• _Problem requirements_
Your response should contain every line from the data below that holds the string "each".

• _Given entries_

== == ==

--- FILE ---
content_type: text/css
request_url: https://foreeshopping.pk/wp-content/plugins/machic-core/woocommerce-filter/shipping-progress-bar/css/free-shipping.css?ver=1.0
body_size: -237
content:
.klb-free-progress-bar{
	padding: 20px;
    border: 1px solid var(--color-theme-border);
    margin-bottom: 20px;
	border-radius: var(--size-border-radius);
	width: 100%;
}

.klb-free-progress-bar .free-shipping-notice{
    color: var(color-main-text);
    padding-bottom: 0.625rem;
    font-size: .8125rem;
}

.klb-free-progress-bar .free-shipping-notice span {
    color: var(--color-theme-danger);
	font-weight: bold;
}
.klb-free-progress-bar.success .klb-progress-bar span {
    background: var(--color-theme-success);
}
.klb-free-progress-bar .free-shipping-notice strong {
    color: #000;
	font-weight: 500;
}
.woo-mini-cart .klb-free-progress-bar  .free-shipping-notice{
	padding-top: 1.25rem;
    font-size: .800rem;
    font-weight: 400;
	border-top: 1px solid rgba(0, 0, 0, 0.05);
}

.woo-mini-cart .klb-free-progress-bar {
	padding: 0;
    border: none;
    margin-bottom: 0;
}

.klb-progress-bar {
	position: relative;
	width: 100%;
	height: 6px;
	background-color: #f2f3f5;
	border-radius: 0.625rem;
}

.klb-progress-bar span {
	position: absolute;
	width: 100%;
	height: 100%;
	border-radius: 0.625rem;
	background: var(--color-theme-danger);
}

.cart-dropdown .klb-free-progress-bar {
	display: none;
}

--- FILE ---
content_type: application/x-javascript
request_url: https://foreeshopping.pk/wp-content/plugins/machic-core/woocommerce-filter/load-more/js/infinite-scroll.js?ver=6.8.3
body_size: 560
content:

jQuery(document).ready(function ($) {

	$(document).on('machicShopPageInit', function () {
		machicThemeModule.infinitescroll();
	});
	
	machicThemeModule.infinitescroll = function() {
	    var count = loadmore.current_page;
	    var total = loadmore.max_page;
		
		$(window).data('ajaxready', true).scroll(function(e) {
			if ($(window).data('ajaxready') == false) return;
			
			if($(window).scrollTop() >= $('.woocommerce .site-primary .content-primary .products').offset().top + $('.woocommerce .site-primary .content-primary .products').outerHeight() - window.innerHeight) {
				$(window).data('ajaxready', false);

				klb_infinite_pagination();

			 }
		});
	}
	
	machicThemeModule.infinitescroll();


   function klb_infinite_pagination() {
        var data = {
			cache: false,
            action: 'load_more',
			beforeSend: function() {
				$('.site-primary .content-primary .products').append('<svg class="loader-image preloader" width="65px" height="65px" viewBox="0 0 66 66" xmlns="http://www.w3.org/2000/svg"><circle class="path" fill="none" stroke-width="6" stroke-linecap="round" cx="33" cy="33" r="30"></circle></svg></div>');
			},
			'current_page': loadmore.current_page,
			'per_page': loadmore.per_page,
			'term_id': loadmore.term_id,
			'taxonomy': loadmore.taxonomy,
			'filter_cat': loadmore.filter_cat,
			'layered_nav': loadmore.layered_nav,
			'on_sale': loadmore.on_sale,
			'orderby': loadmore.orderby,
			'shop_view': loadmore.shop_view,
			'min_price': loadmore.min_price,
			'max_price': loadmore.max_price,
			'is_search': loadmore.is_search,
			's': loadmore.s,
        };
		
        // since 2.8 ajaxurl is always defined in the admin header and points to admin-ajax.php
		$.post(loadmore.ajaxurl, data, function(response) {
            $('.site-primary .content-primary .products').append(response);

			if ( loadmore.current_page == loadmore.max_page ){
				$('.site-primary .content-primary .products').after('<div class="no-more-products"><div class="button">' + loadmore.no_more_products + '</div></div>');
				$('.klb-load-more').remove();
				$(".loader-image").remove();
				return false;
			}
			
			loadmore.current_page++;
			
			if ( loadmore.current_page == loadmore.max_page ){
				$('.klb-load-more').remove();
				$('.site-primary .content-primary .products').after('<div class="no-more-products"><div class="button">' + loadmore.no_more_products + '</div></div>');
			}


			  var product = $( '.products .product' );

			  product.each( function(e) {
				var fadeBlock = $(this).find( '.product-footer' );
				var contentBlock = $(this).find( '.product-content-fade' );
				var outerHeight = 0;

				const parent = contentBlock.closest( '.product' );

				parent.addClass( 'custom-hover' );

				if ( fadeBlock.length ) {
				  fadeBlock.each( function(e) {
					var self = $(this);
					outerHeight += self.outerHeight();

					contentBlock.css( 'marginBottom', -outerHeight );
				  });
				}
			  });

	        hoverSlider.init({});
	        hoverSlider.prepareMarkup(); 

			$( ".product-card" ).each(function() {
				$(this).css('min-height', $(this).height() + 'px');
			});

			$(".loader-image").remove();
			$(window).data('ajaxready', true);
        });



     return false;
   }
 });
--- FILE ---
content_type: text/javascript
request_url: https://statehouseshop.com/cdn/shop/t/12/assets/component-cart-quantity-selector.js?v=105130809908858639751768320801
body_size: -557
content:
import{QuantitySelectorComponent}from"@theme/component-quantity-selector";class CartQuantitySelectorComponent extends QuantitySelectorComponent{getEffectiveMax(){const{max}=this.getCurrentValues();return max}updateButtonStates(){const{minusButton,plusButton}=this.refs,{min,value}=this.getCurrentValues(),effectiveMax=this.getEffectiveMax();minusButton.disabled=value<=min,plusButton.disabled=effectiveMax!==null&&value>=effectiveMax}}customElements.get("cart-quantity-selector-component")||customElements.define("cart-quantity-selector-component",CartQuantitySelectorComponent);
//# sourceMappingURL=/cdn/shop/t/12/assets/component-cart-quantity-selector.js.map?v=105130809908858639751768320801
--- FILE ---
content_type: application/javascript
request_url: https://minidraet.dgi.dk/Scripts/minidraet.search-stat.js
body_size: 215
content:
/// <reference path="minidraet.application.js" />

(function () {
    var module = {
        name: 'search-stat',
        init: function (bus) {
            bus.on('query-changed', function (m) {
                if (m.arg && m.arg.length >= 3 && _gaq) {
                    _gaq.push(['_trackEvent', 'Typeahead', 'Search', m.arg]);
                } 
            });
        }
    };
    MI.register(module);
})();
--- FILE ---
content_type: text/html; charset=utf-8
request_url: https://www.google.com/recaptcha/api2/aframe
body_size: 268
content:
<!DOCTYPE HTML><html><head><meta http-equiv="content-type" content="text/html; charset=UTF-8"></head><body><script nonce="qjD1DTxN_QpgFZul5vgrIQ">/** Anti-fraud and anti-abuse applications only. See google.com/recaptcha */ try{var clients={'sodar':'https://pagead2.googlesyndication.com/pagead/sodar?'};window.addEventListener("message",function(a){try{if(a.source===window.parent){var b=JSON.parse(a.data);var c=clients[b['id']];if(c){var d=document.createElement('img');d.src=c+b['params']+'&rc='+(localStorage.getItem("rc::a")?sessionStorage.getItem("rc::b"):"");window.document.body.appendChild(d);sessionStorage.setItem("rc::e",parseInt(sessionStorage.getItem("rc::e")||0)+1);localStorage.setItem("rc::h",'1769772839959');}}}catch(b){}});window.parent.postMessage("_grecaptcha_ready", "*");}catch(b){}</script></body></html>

== == ==

• _Solution below_
			  product.each( function(e) {
				  fadeBlock.each( function(e) {
			$( ".product-card" ).each(function() {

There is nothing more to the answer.